__EXCERPTED TEXT__
»»
Powers to deprive someone of their British citizenship in certain circumstances were initially introduced in section 40 of the British Nationality Act 1981. Those powers were subject to a requirement that the Home Secretary provide written notice to anyone subject to a deprivation of citizenship order. In recent years, some high-profile legal challenges have been brought against the Government by people who were deprived of their citizenship without having received the requisite notice.

During parliamentary consideration of the Nationality and Borders Bill, Ministers explained that under existing law written notice had to be sent to a person’s last known address, and in some cases it might not be possible to reach them at that address, including in cases where the individual in question was known by the Home Secretary to be abroad in a war zone. On that basis, the Government argued that there should be exceptions to the requirement to give notice. Section 10 of the Nationality and Borders Act provides for such exceptions to be made, primarily based on security concerns.

The Opposition were not convinced by all of the Government’s arguments and worked in the other place with colleagues on a cross-party basis to secure important safeguarding amendments, the first of which established a far more restricted range of circumstances in which notice could be withheld. The original clause would have allowed the Secretary of State to withhold notice whenever that appeared to be in the public interest. Amendments removed the subjective element and provided that notice may be withheld only if the Secretary of State does not have an address for service, or if she reasonably considers it necessary on one of four exceptional grounds.
««
__TASK DIRECTIONS__
Continue the passage on withholding notice of deprivation of British citizenship, picking up after its final sentence.

__DATA FOR ANALYSIS__
»»
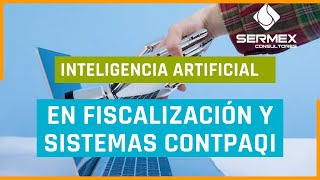 Inteligencia Artificial en Fiscalización del SAT y Sistemas CONTPAQi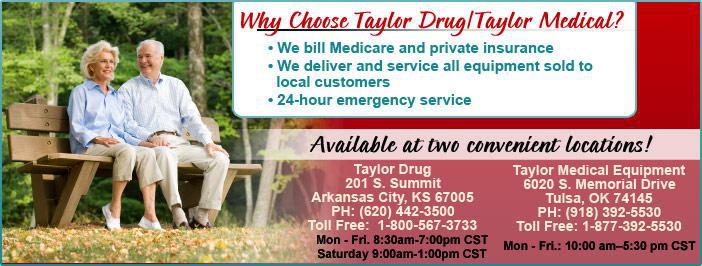 Why choose Taylor Drug/Taylor Medical? We bill Medicare and private insurance. We deliver and service all equipment sold to local customers. 24 hour emergency service. Available at two convenient locations!
Taylor Drug
201 S. Summit
Arkansas City, KS 67005
PH:(620)442-3500
Toll Free: 1-800-567-3733
Mon.-Fri. 8:30am-7:00pm CST
Saturday 9:00am-1:00pm CST;
Taylor Medical Equipment
6020 S. Memorial Drive
Tulsa, OK 74145
PH: (918)392-5530
Toll Free: 1-877-392-5530
Mon.-Fri. 9:30am-5:30pm CST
««
__EXERCISE ANSWER__
The second amendment was about judicial oversight. If the Secretary of State wishes to withhold notice, she must apply to a superior court of record, the Special Immigration Appeals Commission, in advance or within seven days. The SIAC, applying judicial review principles, will examine her reasons and decide whether or not her assessment is obviously flawed. The same test is applied to the making of terrorism prevention and investigation measures under the Terrorism Prevention and Investigation Measures Act 2011. If she does not succeed on her first attempt or on a subsequent application, which must be based on a material change of circumstances or further evidence, the Secretary of State must either give notice in the normal way or revoke the deprivation order altogether.

Thirdly, decisions must be reviewed regularly. The Secretary of State must consider three times a year for two years whether the reasons for non-notification remain valid. If, after the sixth review, she still resists notification, she must make a further application to the SIAC, which will once again give independent scrutiny to her decision.

As mentioned, the second of the safeguards is the reason we are here today, and we welcome the specifics of the instrument. The Act also stipulates, in schedule 2, that the Secretary of State should apply to the SIAC when making an order to deprive someone of their citizenship without notice. The commission may then determine whether the Secretary of State’s reasons for not providing notice are valid. If the commission determines that the reasoning is obviously flawed, the Secretary of State may appeal that determination to the appropriate appeal court.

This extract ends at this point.